▸ **Items from a dataset**:
◆ ◆ ◆ ◆ ◆
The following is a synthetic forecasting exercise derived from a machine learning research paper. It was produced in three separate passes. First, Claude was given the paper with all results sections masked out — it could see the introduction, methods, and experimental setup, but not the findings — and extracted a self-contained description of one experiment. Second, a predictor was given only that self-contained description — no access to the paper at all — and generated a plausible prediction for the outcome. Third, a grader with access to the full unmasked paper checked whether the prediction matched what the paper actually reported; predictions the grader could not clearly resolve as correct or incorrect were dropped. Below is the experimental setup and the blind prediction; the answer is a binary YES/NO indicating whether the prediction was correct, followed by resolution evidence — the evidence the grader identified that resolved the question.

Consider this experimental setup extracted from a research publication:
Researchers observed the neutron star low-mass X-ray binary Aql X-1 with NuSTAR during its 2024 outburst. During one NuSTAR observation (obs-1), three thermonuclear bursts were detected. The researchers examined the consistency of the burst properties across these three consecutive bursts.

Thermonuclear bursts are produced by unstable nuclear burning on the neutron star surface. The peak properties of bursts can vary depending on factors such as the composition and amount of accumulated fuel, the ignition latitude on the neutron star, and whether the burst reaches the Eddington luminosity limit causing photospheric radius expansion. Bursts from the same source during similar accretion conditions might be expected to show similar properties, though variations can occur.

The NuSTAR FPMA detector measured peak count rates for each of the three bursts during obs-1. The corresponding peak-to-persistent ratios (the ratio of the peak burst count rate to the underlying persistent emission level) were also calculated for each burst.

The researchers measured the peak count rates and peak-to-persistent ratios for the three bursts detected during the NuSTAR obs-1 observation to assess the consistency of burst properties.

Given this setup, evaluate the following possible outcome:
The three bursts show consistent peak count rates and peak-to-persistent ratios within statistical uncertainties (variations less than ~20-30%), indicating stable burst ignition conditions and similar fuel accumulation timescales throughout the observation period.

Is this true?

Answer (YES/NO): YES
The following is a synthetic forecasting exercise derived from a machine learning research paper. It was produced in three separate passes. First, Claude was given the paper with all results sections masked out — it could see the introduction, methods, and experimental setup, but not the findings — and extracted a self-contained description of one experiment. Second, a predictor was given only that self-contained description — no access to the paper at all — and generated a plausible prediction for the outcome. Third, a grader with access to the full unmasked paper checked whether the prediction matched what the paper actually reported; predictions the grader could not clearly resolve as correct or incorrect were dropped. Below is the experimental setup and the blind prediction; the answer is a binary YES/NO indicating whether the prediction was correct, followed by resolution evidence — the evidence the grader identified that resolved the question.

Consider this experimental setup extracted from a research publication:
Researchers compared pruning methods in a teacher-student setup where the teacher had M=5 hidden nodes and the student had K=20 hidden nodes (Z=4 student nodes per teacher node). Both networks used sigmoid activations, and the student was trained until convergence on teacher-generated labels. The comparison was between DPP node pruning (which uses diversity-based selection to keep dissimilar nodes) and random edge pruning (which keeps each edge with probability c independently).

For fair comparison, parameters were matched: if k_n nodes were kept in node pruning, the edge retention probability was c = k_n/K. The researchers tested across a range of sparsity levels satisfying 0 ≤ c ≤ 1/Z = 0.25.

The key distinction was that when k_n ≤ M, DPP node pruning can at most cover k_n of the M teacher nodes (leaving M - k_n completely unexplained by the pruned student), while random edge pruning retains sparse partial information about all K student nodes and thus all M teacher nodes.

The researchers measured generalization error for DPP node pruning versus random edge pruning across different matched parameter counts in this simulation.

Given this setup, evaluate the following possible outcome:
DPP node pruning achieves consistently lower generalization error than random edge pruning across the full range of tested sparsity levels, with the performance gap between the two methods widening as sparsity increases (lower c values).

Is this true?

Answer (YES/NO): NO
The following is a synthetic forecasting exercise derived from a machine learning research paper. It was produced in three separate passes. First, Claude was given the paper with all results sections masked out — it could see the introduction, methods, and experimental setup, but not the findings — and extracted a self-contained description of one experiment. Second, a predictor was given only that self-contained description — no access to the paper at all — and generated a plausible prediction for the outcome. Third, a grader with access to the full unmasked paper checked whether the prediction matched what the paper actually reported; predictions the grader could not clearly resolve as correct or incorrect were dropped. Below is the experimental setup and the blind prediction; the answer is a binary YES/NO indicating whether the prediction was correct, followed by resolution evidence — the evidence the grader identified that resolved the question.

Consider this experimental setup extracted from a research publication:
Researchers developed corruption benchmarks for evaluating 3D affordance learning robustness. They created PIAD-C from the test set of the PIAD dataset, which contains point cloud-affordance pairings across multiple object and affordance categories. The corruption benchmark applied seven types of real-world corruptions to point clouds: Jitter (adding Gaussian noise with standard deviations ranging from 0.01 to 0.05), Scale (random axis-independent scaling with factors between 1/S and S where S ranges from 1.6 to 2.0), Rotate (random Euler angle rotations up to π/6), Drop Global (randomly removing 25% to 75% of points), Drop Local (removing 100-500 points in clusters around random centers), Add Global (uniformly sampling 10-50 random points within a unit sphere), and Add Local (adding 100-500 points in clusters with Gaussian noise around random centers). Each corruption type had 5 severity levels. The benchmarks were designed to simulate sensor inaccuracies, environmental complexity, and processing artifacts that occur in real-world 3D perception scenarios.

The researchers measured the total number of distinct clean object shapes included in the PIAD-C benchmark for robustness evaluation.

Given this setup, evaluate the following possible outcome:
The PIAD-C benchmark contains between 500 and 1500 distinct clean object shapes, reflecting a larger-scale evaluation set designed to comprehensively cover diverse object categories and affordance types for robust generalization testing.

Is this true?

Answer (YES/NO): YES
◆ ◆ ◆ ◆ ◆
▸ **What you have to do**:
Your answer must be the full set of records above, reproduced exactly.

▸ **Worked solution**:
The following is a synthetic forecasting exercise derived from a machine learning research paper. It was produced in three separate passes. First, Claude was given the paper with all results sections masked out — it could see the introduction, methods, and experimental setup, but not the findings — and extracted a self-contained description of one experiment. Second, a predictor was given only that self-contained description — no access to the paper at all — and generated a plausible prediction for the outcome. Third, a grader with access to the full unmasked paper checked whether the prediction matched what the paper actually reported; predictions the grader could not clearly resolve as correct or incorrect were dropped. Below is the experimental setup and the blind prediction; the answer is a binary YES/NO indicating whether the prediction was correct, followed by resolution evidence — the evidence the grader identified that resolved the question.

Consider this experimental setup extracted from a research publication:
Researchers observed the neutron star low-mass X-ray binary Aql X-1 with NuSTAR during its 2024 outburst. During one NuSTAR observation (obs-1), three thermonuclear bursts were detected. The researchers examined the consistency of the burst properties across these three consecutive bursts.

Thermonuclear bursts are produced by unstable nuclear burning on the neutron star surface. The peak properties of bursts can vary depending on factors such as the composition and amount of accumulated fuel, the ignition latitude on the neutron star, and whether the burst reaches the Eddington luminosity limit causing photospheric radius expansion. Bursts from the same source during similar accretion conditions might be expected to show similar properties, though variations can occur.

The NuSTAR FPMA detector measured peak count rates for each of the three bursts during obs-1. The corresponding peak-to-persistent ratios (the ratio of the peak burst count rate to the underlying persistent emission level) were also calculated for each burst.

The researchers measured the peak count rates and peak-to-persistent ratios for the three bursts detected during the NuSTAR obs-1 observation to assess the consistency of burst properties.

Given this setup, evaluate the following possible outcome:
The three bursts show consistent peak count rates and peak-to-persistent ratios within statistical uncertainties (variations less than ~20-30%), indicating stable burst ignition conditions and similar fuel accumulation timescales throughout the observation period.

Is this true?

Answer (YES/NO): YES
The following is a synthetic forecasting exercise derived from a machine learning research paper. It was produced in three separate passes. First, Claude was given the paper with all results sections masked out — it could see the introduction, methods, and experimental setup, but not the findings — and extracted a self-contained description of one experiment. Second, a predictor was given only that self-contained description — no access to the paper at all — and generated a plausible prediction for the outcome. Third, a grader with access to the full unmasked paper checked whether the prediction matched what the paper actually reported; predictions the grader could not clearly resolve as correct or incorrect were dropped. Below is the experimental setup and the blind prediction; the answer is a binary YES/NO indicating whether the prediction was correct, followed by resolution evidence — the evidence the grader identified that resolved the question.

Consider this experimental setup extracted from a research publication:
Researchers compared pruning methods in a teacher-student setup where the teacher had M=5 hidden nodes and the student had K=20 hidden nodes (Z=4 student nodes per teacher node). Both networks used sigmoid activations, and the student was trained until convergence on teacher-generated labels. The comparison was between DPP node pruning (which uses diversity-based selection to keep dissimilar nodes) and random edge pruning (which keeps each edge with probability c independently).

For fair comparison, parameters were matched: if k_n nodes were kept in node pruning, the edge retention probability was c = k_n/K. The researchers tested across a range of sparsity levels satisfying 0 ≤ c ≤ 1/Z = 0.25.

The key distinction was that when k_n ≤ M, DPP node pruning can at most cover k_n of the M teacher nodes (leaving M - k_n completely unexplained by the pruned student), while random edge pruning retains sparse partial information about all K student nodes and thus all M teacher nodes.

The researchers measured generalization error for DPP node pruning versus random edge pruning across different matched parameter counts in this simulation.

Given this setup, evaluate the following possible outcome:
DPP node pruning achieves consistently lower generalization error than random edge pruning across the full range of tested sparsity levels, with the performance gap between the two methods widening as sparsity increases (lower c values).

Is this true?

Answer (YES/NO): NO
The following is a synthetic forecasting exercise derived from a machine learning research paper. It was produced in three separate passes. First, Claude was given the paper with all results sections masked out — it could see the introduction, methods, and experimental setup, but not the findings — and extracted a self-contained description of one experiment. Second, a predictor was given only that self-contained description — no access to the paper at all — and generated a plausible prediction for the outcome. Third, a grader with access to the full unmasked paper checked whether the prediction matched what the paper actually reported; predictions the grader could not clearly resolve as correct or incorrect were dropped. Below is the experimental setup and the blind prediction; the answer is a binary YES/NO indicating whether the prediction was correct, followed by resolution evidence — the evidence the grader identified that resolved the question.

Consider this experimental setup extracted from a research publication:
Researchers developed corruption benchmarks for evaluating 3D affordance learning robustness. They created PIAD-C from the test set of the PIAD dataset, which contains point cloud-affordance pairings across multiple object and affordance categories. The corruption benchmark applied seven types of real-world corruptions to point clouds: Jitter (adding Gaussian noise with standard deviations ranging from 0.01 to 0.05), Scale (random axis-independent scaling with factors between 1/S and S where S ranges from 1.6 to 2.0), Rotate (random Euler angle rotations up to π/6), Drop Global (randomly removing 25% to 75% of points), Drop Local (removing 100-500 points in clusters around random centers), Add Global (uniformly sampling 10-50 random points within a unit sphere), and Add Local (adding 100-500 points in clusters with Gaussian noise around random centers). Each corruption type had 5 severity levels. The benchmarks were designed to simulate sensor inaccuracies, environmental complexity, and processing artifacts that occur in real-world 3D perception scenarios.

The researchers measured the total number of distinct clean object shapes included in the PIAD-C benchmark for robustness evaluation.

Given this setup, evaluate the following possible outcome:
The PIAD-C benchmark contains between 500 and 1500 distinct clean object shapes, reflecting a larger-scale evaluation set designed to comprehensively cover diverse object categories and affordance types for robust generalization testing.

Is this true?

Answer (YES/NO): YES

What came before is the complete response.